We can also change the port at the Service level, so the port exposed by the Service doesn't need to match the one that the container is listening on. In this case we'll re-map the port to 80.
Save your YAML into a file api-service.yaml
from above or below.
Click here for the data API service YAML
kind: Service
apiVersion: v1
metadata:
name: api
spec:
type: LoadBalancer
selector:
app: nanomon-api
ports:
- protocol: TCP
port: 80
targetPort: 8000
Apply it to the cluster with the now familiar kuectl apply
command:
kubectl apply -f api-service.yaml
Using kubectl get svc
check the status and wait for the external IP to be assigned, which might take a minute or two.

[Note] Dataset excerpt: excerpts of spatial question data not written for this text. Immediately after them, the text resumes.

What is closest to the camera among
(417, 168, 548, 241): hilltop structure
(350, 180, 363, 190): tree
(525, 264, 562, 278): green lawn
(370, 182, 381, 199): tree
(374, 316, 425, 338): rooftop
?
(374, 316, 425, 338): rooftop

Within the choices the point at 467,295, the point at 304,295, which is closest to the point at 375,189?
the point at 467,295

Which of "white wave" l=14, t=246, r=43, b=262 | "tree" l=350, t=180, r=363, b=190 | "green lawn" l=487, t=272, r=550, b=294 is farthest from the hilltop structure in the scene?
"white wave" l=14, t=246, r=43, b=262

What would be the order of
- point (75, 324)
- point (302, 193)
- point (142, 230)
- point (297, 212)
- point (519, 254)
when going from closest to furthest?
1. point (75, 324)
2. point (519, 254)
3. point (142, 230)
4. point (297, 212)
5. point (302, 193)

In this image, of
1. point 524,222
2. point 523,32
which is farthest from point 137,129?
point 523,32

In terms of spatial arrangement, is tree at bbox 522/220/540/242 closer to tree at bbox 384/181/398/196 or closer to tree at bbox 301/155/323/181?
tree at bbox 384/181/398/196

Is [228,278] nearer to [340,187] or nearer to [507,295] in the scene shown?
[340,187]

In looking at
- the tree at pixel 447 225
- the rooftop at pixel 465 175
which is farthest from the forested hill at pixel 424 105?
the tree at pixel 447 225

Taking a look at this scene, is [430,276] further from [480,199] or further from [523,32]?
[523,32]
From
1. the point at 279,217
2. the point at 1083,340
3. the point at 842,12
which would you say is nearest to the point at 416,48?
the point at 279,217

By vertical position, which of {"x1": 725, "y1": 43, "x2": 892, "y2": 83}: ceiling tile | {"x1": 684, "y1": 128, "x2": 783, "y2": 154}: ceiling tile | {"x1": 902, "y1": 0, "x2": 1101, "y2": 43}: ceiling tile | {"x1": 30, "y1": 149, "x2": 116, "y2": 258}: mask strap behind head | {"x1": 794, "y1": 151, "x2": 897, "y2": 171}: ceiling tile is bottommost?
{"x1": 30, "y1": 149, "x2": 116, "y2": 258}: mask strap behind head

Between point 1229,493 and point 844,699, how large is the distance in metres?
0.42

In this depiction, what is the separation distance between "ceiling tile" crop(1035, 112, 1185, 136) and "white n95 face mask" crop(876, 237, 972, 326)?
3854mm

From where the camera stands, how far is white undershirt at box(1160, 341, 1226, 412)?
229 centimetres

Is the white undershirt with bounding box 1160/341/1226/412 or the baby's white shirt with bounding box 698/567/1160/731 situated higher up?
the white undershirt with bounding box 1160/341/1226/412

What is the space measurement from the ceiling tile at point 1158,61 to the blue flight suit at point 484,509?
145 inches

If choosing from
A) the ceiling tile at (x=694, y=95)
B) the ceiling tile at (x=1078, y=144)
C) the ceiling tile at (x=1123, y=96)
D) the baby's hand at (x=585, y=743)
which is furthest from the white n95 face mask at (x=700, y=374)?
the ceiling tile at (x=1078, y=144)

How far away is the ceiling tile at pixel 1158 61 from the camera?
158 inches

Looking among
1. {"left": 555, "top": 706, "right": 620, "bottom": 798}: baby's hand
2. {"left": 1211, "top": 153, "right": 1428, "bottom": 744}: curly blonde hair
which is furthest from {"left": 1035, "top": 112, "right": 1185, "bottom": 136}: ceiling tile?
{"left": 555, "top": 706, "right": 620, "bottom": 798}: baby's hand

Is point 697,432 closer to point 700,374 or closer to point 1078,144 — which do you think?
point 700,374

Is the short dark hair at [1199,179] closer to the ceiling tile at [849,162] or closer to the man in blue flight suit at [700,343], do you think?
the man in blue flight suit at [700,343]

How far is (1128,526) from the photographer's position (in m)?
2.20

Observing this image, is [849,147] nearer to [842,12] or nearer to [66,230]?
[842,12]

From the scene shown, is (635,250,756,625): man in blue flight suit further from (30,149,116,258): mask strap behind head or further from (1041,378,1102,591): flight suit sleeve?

Then go to the address in your browser http://{EXTERNAL_IP}/api/status
and you should get the same JSON response as
before.
Clearly this is better than what we had before, but in production you would never expose plain HTTP traffic directly into your pods like this! Later we can improve this yet further, but for now it will suffice.
🖼️ Cluster & Architecture Diagram
The resources deployed into the cluster & in Azure at this stage can be visualized as follows:
As you can see the API Service is exposed externally, and routes traffic to the two API Pods. The API Pods in turn access the PostgreSQL Service which exposes traffic to the single PostgreSQL Pod using a stable DNS name.